Probleme machen die sich ständig ändernden politischen Zielvorgaben. Die Deutsche Bank als Universalbank, die private Sparer bedient und Firmen mit Krediten versorgt, das Vermögen von Milliardären verwaltet und an der Börse auf eigene und fremde Rechnung spekuliert und das Ganze auch noch global, hechelt den sich immer noch im Fluss befindlichen weltweiten Regulierungen ständig hinterher.
Ob sich das für die Deutsche Bank irgendwann wieder richtig auszahlt? In Großbritannien bedarf es wohl bald eigener (teurer) Vorstände für jede Geschäftseinheit; die Einlagen der 14 Millionen Postbank-Kunden sind weitgehend tabu, und amerikanische und asiatische Finanzaufsichten haben besonders ausländische Großbanken auf dem Kicker.
Auch deutsche Aufseher sorgen sich. Und Wirtschaftsjournalisten: Eine am Mittwoch veröffentlichte Umfrage der Dr. Doeblin Gesellschaft für Wirtschaftsforschung ergab, dass die Deutsche Bank unter den Konzernen fehlt, „die nichts so schnell umwirft“. Ein solcher Fall könnte in einer neuen Krise gefährlich werden: „Die Deutsche Bank hat ein riesiges Bilanzvolumen – aber ein sehr kleines Eigenkapital“, sagt Professor Friedrich Thießen, Finanzmarktexperte an der TU Chemnitz. Im Vergleich zu anderen internationalen Großbanken.
Die Bank sieht sich jedoch auf einem sicheren Weg: „Die Bilanzsumme wurde seit 2012 von 2.249 auf 1.709 Milliarden Euro reduziert“, sagt ein Sprecher der taz.

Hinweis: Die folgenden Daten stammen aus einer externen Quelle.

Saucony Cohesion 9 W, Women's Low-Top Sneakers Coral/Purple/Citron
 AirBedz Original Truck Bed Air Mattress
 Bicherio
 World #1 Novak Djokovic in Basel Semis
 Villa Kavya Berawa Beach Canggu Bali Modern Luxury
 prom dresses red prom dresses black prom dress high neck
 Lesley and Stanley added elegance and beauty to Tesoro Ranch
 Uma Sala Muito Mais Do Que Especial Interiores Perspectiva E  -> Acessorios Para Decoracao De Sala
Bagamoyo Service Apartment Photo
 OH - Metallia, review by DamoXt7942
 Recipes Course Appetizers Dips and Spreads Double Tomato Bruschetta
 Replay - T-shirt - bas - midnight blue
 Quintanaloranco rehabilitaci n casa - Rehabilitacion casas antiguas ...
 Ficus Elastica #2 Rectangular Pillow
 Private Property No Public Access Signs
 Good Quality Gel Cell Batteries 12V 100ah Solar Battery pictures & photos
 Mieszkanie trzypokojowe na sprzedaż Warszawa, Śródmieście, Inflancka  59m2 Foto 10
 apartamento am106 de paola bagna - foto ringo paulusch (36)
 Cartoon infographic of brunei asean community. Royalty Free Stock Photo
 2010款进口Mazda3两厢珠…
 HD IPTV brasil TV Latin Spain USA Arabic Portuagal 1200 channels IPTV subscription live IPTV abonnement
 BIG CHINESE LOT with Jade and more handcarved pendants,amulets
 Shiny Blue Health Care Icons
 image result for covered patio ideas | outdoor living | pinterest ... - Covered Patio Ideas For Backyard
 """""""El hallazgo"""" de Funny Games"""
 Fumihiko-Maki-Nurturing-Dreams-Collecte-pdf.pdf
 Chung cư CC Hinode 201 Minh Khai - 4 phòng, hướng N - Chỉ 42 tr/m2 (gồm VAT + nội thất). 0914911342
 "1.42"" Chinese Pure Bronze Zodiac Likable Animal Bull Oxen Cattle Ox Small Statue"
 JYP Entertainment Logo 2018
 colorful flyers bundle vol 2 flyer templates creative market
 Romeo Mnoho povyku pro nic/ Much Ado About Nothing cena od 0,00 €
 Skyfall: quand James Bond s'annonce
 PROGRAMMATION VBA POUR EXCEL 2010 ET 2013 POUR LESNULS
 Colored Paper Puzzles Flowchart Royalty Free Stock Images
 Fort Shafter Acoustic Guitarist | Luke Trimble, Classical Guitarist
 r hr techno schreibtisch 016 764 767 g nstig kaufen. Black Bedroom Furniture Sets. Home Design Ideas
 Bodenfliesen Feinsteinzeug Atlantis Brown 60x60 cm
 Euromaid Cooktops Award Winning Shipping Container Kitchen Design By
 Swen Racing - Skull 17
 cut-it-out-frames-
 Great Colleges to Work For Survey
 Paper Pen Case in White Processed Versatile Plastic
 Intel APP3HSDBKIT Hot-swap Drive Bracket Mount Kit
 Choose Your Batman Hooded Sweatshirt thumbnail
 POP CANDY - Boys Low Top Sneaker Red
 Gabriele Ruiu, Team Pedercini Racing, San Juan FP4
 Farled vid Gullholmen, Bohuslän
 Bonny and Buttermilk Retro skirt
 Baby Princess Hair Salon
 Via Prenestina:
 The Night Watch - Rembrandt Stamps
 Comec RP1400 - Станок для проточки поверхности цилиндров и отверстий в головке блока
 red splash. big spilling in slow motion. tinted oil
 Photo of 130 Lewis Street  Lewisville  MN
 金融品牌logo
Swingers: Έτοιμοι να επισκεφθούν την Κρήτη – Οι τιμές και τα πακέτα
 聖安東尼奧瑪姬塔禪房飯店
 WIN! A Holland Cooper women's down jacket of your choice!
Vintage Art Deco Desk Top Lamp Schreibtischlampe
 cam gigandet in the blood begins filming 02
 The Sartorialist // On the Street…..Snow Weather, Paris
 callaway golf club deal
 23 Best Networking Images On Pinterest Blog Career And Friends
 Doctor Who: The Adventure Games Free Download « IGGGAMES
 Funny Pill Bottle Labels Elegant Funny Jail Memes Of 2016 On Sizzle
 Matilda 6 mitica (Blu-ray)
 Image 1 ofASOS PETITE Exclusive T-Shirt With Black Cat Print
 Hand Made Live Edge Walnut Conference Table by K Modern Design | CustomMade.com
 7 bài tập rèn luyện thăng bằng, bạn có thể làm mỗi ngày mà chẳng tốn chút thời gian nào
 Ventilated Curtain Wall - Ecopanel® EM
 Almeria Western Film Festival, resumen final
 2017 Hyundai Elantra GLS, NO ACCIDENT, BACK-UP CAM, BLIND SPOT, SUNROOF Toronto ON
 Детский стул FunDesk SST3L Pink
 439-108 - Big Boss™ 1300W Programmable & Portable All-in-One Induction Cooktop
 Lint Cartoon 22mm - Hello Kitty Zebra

Die von der Zeit überholte „Strategie 2015+“ muss fortgeschrieben werden. Doch wohin? „Die Bank hat als Bank für Privatkunden und Unternehmen durchaus eine Chance“, meint Ökonom und Bankkritiker Rudolf Hickel. Vorher müsse sie aber ihre Bilanz „schrumpfen“. Vor allem das Investmentbanking. Damit Deutschlands Nummer eins nicht mehr zum Systemrisiko werden könne. Ihre große Jahrespressekonferenz wollen Jain und Fitschen nun erst im zweiten Quartal abfeiern.